§ Task objective: Reproduce the records word for word, from the line containing "Does the location" through the line containing "2.45 metres", omitting the pictures.

§ Source material:

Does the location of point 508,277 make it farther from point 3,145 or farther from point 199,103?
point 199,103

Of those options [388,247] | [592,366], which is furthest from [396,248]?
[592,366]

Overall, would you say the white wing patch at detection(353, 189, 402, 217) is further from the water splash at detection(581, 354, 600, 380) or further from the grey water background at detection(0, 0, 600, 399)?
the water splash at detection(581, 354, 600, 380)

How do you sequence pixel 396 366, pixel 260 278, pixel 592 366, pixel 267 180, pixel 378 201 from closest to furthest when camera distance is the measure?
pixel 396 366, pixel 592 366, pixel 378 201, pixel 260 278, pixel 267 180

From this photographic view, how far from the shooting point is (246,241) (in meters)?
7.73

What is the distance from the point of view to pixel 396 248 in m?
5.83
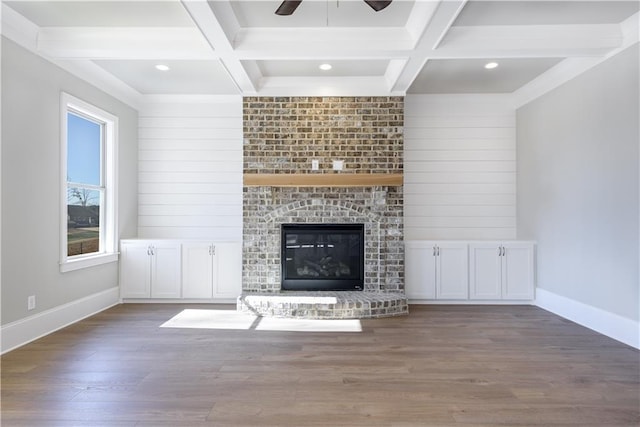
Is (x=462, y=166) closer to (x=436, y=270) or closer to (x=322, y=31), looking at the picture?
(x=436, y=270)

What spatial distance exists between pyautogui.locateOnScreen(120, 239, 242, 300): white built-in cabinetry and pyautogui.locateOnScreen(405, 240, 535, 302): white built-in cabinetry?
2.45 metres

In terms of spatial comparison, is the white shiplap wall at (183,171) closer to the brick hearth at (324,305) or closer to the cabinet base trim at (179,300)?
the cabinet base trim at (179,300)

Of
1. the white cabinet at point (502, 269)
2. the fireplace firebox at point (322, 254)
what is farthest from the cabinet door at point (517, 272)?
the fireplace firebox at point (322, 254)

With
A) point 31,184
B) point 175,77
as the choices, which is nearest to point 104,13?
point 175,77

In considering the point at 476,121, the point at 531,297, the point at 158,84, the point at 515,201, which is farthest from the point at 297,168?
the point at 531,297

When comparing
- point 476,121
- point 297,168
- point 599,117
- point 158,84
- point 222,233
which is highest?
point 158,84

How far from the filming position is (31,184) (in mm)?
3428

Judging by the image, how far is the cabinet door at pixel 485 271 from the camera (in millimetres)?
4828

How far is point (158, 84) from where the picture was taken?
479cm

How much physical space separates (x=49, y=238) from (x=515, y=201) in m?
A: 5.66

* * *

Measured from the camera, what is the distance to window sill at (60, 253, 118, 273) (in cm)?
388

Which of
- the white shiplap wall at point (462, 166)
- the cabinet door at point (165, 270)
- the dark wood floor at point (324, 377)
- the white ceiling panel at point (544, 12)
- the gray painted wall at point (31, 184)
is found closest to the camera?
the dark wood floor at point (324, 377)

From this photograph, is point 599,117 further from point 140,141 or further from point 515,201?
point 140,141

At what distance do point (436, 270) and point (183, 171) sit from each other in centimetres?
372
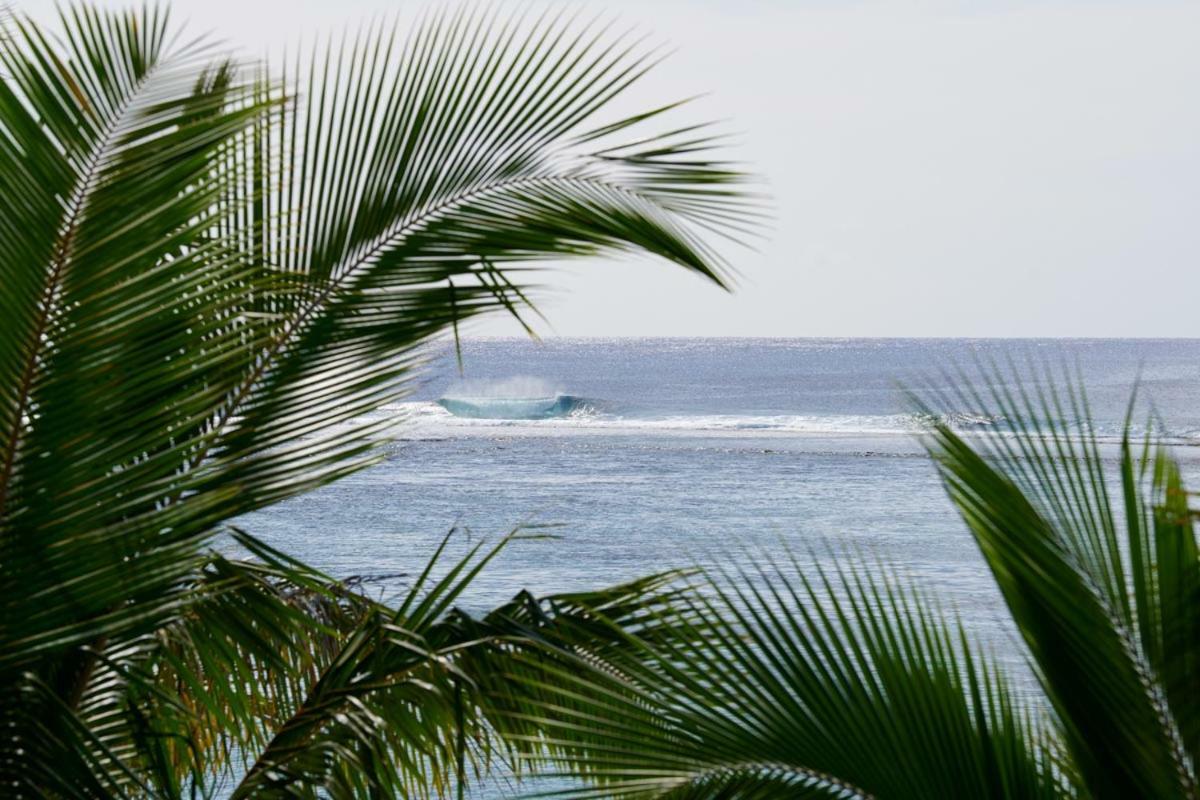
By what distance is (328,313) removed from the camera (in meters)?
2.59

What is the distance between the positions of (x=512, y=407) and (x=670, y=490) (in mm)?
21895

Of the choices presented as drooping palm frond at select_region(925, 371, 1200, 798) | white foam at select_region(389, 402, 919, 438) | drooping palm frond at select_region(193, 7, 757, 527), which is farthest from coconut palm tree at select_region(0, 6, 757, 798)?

§ Result below:
Does the location of point 508,277 make it farther from point 3,145 or farther from point 199,103?
point 199,103

Of those options [388,247] | [592,366], which is furthest from [396,248]?
[592,366]

Overall, would you say the white wing patch at detection(353, 189, 402, 217) is further from the water splash at detection(581, 354, 600, 380) or further from the grey water background at detection(0, 0, 600, 399)?
the water splash at detection(581, 354, 600, 380)

How do you sequence pixel 396 366, pixel 260 278, pixel 592 366, pixel 267 180, pixel 378 201 from closest to furthest when camera distance is the measure?
pixel 396 366, pixel 592 366, pixel 378 201, pixel 260 278, pixel 267 180

From this photographic view, how far from the shooting point is (246,241) (in meters)?
7.73

What is the distance from the point of view to pixel 396 248 in m?
5.83
Is (x=462, y=166) closer to (x=436, y=270) or closer to (x=322, y=31), looking at the picture?
(x=436, y=270)

What spatial distance exists between pyautogui.locateOnScreen(120, 239, 242, 300): white built-in cabinetry and pyautogui.locateOnScreen(405, 240, 535, 302): white built-in cabinetry?
2.45 metres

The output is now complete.